Energiepolitik, das machen die geplanten Maßnahmen deutlich, ist für den US-Präsidenten vor allem eine Frage der nationalen Sicherheit:
For too long, our Nation has been dependent on oil. America's dependence leaves us more vulnerable to hostile regimes, and to terrorists – who could cause huge disruptions of oil shipments, raise the price of oil, and do great harm to our economy.
Entsprechend soll die nationale Ölreserve aufgestockt und die heimische Förderung vorangetrieben werden. „Umweltsensibel“ versteht sich.
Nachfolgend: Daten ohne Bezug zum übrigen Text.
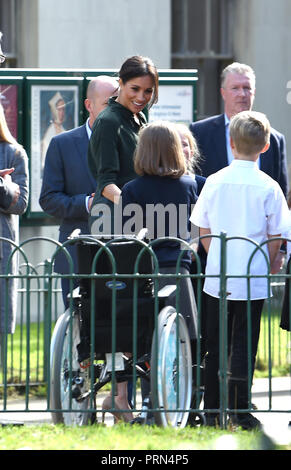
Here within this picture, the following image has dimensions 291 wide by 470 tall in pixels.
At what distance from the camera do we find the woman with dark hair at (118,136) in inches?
261

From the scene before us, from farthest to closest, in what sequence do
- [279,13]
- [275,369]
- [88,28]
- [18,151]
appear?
[279,13] < [88,28] < [275,369] < [18,151]

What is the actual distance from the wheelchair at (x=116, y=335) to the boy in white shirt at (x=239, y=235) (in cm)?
19

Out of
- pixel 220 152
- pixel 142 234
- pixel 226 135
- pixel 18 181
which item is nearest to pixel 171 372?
pixel 142 234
Was davon zu halten ist, zeigen nicht zuletzt die Bestrebungen, auch Alaskas Nationalparks für die Exploration zu öffnen.
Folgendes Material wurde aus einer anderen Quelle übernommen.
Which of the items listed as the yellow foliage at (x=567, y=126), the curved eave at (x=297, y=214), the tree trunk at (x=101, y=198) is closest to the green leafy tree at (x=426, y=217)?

Ansonsten ist alternativer Kraftstoff für Bush der Joker. Wasserstoff wird in diesem Zusammenhang kurz erwähnt, aber die angekündigten Maßnahmen konzentrieren sich ganz auf Land- und Forstwirtschaft, das heißt auf nachwachsende Rohstoffe. In den nächsten zehn Jahren, so Bush, soll der Kraftstoffverbrauch um 20 Prozent reduziert werden. Gemeint ist damit allerdings nur der Kraftstoff aus Erdöl. 15 Prozentpunkte sollen durch die Förderung alternativer Kraftstoffe erreicht werden, was die Maisfarmer und vermutlich auch die Gentech-Industrie sicherlich freuen wird. Bisher gibt es ein gesetzlich fixiertes Ziel, nach dem Anbieter von Benzin und Diesel bis 2012 mindestens 7,5 Milliarden Gallonen (28,4 Milliarden Liter) Biosprit beimischen müssen. Dieses Ziel soll nun nach den Vorstellungen des US-Präsidenten auf 35 Milliarden Gallonen (132,5 Milliarden Liter) bis 2017 erhöht werden.
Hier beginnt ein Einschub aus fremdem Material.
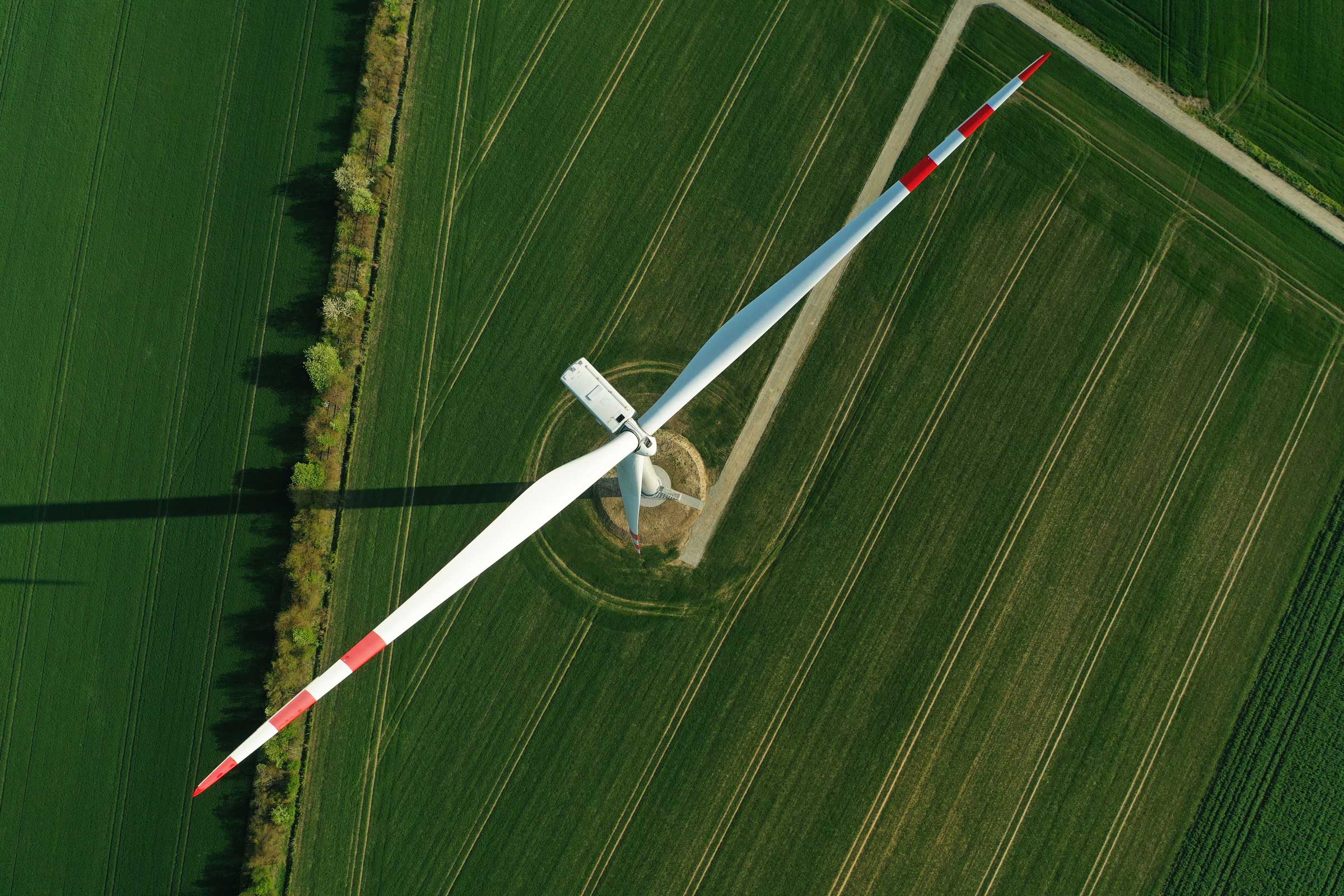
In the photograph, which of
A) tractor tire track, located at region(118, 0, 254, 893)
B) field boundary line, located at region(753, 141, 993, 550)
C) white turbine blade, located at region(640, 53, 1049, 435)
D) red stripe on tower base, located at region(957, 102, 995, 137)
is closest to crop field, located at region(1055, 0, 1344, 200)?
field boundary line, located at region(753, 141, 993, 550)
Nur fünf Prozentpunkte des Einsparziels sollen hingegen durch effizientere Motoren erreicht werden. Angesichts des wortreichen Lobes für US-amerikanische Technologie, das die Bush-Rede durchzieht, ist das ein überaus bescheidenes Ziel. Angesichts der aktiven Entwicklung von sparsamen Motoren und Hybridautos in Japan und den strengen Normen in China, die die dortigen Autohersteller unter erheblichen Modernisierungsdruck setzen, ist eher zu erwarten, dass die ohnehin schwächelnde US-Autoindustrie Gefahr, noch weiter hinter die Konkurrenz zurückzufallen wird, wenn sie sich auf den laschen Vorgaben der Washingtoner Regierung ausruht.
Bush wäre nicht Bush, wenn er seine Botschaft nicht mit einer erheblichen Portion Arroganz und unterschwelligen Drohungen gegen den Rest der Welt anreichern würde. In der erwähnten Zusammenfassung und Erläuterung der einzelnen energiepolitischen Ziele heißt es:
The President's Plan Enables America To Lead The World To Energy Security. By establishing such a visible and ambitious fuel standard, America's global leadership will help encourage our friends and allies to consider similar policies. Actions by America's friends and allies to increase their production of oil and oil alternatives, diversify their supplies, reduce their consumption, and increase their oil reserves will enhance the energy security of America and the rest of the world. Conversely, foreign actions that undermine free, open, and competitive markets for trade and investment in energy supplies diminish the energy security of America and the world. This is why America opposes the political manipulation of oil and gas exports.
Die andern müssen also ihren Verbrauch reduzieren und sollen dazu ausgerechnet vom US-Beispiel angeregt werden (zum Vergleich: in Deutschland betrugen die Pro-Kopf-Treibhausgasemissionen 2004 etwa 12 Tonnen, in den USA rund 23 Tonnen und in China zirka 2,5 Tonnen.) Außerdem sollen sie sich dabei gefälligst allein auf die Regeln des Marktes verlassen und ja nicht gesetzliche Beschränkungen einführen, die US-Interessen widersprechen.